Now that I've gotten the exposition out of the way:


What would be a suitable name for the body of evil magic as a whole?
Between "shadowhand" and "silvanhand", which is better? *EDIT:* This question has been solved. Thanks!
What would be a good name for shadowhand/silvanhand's evil counterpart? *EDIT:* This question has been solved. Thanks!
What would be a good name for runespark's evil counterpart?

The latter two questions are those that chiefly stump me at present. Thanks!





Spoiler: Magical Disciplines



*Soulfire*
Generation and manipulation of a special kind of "living" fire that has properties differing from normal fire and almost has a mind of its own.  Its users apply their imagination and creativity to achieve varied, unique, and sometimes staggering feats through its use. Soulfire is also unique in that it is the only magical discipline that allows the user to _create_ (fire) elementals.

§ **SHORT TASK 1**:
In the rows, from the line with "Out of the choices" through the end of the rows, substitute "lowest" for "highest" and give those lines back with nothing else changed.
The text and the rows below it have nothing to do with each other.

§ **MATERIAL SUPPLIED**:

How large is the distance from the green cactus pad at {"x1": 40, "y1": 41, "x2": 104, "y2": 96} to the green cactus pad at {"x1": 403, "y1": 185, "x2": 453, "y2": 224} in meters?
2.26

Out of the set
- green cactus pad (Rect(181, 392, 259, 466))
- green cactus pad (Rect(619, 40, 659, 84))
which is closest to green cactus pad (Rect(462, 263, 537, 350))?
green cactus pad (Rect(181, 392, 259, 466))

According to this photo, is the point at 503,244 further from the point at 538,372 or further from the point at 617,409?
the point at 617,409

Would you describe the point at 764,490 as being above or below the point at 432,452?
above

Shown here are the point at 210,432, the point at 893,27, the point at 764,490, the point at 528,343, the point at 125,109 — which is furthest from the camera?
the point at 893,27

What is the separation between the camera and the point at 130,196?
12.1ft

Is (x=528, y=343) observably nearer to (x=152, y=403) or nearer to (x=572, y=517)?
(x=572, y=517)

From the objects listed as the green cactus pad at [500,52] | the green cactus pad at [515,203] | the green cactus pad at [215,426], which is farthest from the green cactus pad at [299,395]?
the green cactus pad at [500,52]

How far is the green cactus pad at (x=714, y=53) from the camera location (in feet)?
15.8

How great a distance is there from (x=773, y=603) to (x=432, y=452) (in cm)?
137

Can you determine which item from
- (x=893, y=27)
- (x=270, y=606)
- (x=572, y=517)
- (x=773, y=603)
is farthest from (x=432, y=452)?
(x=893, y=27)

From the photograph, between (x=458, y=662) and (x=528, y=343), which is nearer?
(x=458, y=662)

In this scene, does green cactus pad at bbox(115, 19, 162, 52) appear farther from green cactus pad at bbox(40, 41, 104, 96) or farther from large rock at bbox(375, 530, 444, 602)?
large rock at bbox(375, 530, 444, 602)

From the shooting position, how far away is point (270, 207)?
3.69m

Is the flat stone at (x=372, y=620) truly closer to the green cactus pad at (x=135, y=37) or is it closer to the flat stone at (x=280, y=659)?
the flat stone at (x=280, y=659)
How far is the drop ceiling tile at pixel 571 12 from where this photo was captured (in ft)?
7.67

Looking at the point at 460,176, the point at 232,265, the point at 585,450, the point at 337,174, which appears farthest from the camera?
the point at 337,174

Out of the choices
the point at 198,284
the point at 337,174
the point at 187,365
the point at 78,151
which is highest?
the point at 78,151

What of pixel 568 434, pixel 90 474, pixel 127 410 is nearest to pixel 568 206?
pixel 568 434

§ **SHORT TASK 2**:
According to the forum post, which magical discipline is the only one that lets its user create elementals?

§ **REPLY 1**:
Out of the choices
the point at 198,284
the point at 337,174
the point at 187,365
the point at 78,151
which is lowest?
the point at 78,151

What of pixel 568 434, pixel 90 474, pixel 127 410 is nearest to pixel 568 206?
pixel 568 434

§ **REPLY 2**:
Soulfire